:: Supplied records ::

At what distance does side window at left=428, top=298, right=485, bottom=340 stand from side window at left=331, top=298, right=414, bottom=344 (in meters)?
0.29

:::
:: Supplied records ::

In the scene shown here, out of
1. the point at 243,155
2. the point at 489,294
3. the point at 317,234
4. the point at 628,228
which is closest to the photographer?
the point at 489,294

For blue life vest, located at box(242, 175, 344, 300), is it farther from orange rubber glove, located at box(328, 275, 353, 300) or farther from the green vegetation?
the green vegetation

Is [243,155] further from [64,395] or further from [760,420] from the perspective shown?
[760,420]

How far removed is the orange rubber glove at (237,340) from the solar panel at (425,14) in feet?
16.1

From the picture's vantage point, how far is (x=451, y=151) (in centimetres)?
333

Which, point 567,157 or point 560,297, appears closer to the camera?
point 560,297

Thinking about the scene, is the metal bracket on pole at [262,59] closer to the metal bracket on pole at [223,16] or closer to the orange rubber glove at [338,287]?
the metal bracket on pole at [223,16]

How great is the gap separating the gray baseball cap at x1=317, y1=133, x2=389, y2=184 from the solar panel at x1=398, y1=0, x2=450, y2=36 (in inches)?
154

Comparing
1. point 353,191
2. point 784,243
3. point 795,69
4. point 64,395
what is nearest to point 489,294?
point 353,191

:::

▶ [Request]: Display each line of the items above that contains the string "pole", treating uppercase and lowercase letters as distinct.

▶ [Reply]:
Thinking about the scene, is the metal bracket on pole at [262,59] closer to the metal bracket on pole at [223,16] or closer to the orange rubber glove at [338,287]?
the metal bracket on pole at [223,16]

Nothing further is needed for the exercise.